November 29, 1979. Rehearing Denied January 14, 1980.
Appeal from the Superior Court, St. Joseph County, J. Chester Allen, Jr., J.
R. Wyatt Mick, Jr., David V. Bent, Mishawaka, for plaintiff-appellant.
John Schindler, Jr., Schindler Olson, Mishawaka, for defendant-appellee Knights of Columbus Home Ass'n of Mishawaka.
The Department of Redevelopment of the City of Mishawaka (the City) filed suit in the court below to condemn real estate owned by the Knights of Columbus Home Association of Mishawaka (the Association) for use in the City's downtown urban renewal project. The Association filed its objections to the condemnation, alleging, inter alia, that the City had failed to provide relocation assistance and had failed to make an effort to acquire the property by negotiation. After discovery, both parties moved for summary judgment.
The trial court granted the Association's motion, holding, in a "Memorandum of Decision" that the City was required to comply with both the relocation assistance provisions and the real property acquisition policy provisions of the Indiana Relocation Assistance Act, IC 1971, 8-13-18.5-1 et seq. (Burns Code Ed.) and the Uniform Relocation Assistance and Real Property Acquisition Policies Act of 1970, 42 U.S.C. § 4601, et seq. as a condition precedent to acquiring the Association's property by condemnation. This appeal followed.
I.
In the companion case of City of Mishawaka v. Fred W. Bubb Funeral Chapel, Inc. (1979), Ind. App., 396 N.E.2d 943, (No. 3-279 A 34, handed down November 27, 1979) which involved the same urban renewal project here at issue, this Court held that the City is not required to provide relocation assistance until after it has acquired real property by purchase or condemnation. It follows that the court below erred when it concluded that the City was obligated to provide such assistance as a condition precedent to filing a condemnation action.
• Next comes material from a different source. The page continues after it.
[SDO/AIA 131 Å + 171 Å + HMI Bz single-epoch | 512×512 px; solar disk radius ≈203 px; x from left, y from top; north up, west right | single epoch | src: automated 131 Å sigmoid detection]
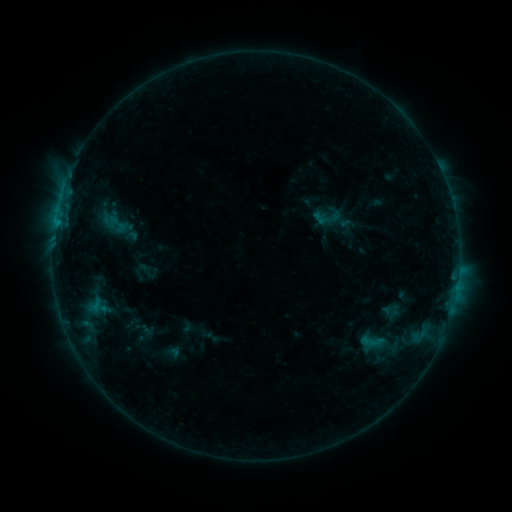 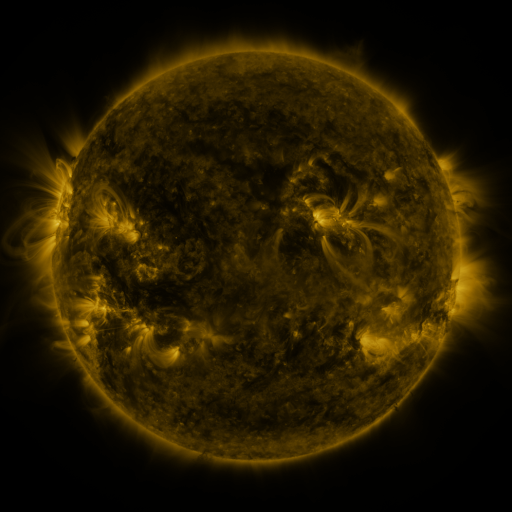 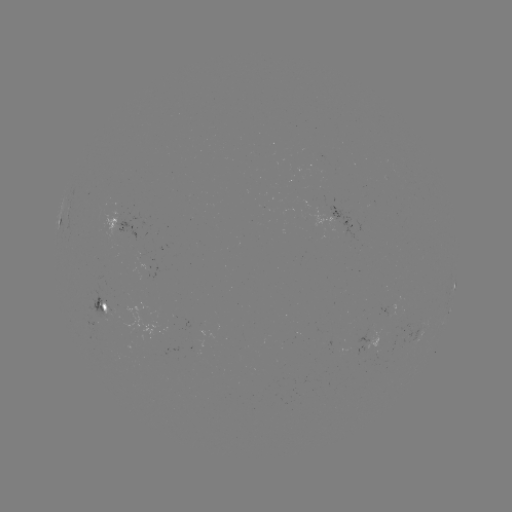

The record discloses that, although the Association owns the real estate which the City seeks to acquire, it does not occupy any part of the premises. The Association is therefore not entitled to relocation assistance at any time, for it is not a "displaced person", so as to entitle it to assistance under IC 1971, 8-13-18.5-3 — 8-13-18.5-8 (Burns Code Ed.) and 42 U.S.C. § 4622-4625:
"As used in this chapter —
* * * * * *
(6) The term `displaced person' means any person who, on or after January 2, 1971, moves from real property, or moves his personal property from real property, as a result of the acquisition of such real property, in whole or in part, or as the result of the written order of the acquiring agency to vacate real property, for a program or project undertaken by a Federal agency, or with Federal financial assistance; and solely for the purposes of sections 4622(a) and (b) and 4625 of this title, as a result of the acquisition of or as the result of the written order of the acquiring agency to vacate other real property, on which such person conducts a business or farm operation, for such program or project. . . ." (Emphasis added.)
This conclusion is in accord with the obvious intent of the Acts here at issue: to give aid to those who suffer some economic detriment due to the taking of their property. As the court observed in Lewis v. Brinegar (W.D.Mo., 1974), 372 F. Supp. 424, at 430:
"The evident purpose of the relocation assistance provisions of the Act . . . is to compensate and make economically whole those persons who are necessarily and unavoidably uprooted from their homes and businesses as a result of federal and federally assisted state projects undertaken for the public good."
Plainly, a non-occupant landowner is not "uprooted" by the acquisition of its property so as to warrant extending to it the benefits of the statute.
II.
In a second companion case, City of Mishawaka v. Sara, et al. (1979), Ind. App., 396 N.E.2d 946, (No. 3-1077 A 271, handed down November 28, 1979) also involving the above-mentioned project, this Court held that the real property acquisition policies stated in IC 1971, 8-13-18.5-11 (Burns Code Ed.) and in 42 U.S.C. § 4651 create no rights in one whose property is taken for a federally-funded project. The trial court's holding in that case that the City's compliance with those policies was a condition precedent to its right to maintain a condemnation action was, therefore, reversed. Similarly, the trial court in the instant case erred when it reached the same conclusion.
Finally, there is another basis for this Court's conclusion that the trial court erred when it held, on the basis of IC 1971, 8-13-18.5-11(1) and 42 U.S.C. § 4651(1), that the City was required to negotiate in good faith for the property prior to condemning it. It appears from the record that one Mr. Philion, a redevelopment commissioner, was also the president of and a stockholder in the Association. Under such circumstances, the City (by way of the Department of Redevelopment) was without power to negotiate for the acquisition of the Association's property for the renewal project. Rather, it could acquire that property only by gift or by condemnation. IC 1971, 18-7-7-10 (Burns Code Ed.).
For all the foregoing reasons, the judgment below is reversed and the cause remanded for further proceedings not inconsistent with this opinion.
Reversed and remanded.
GARRARD, P.J., and STATON, J., concur.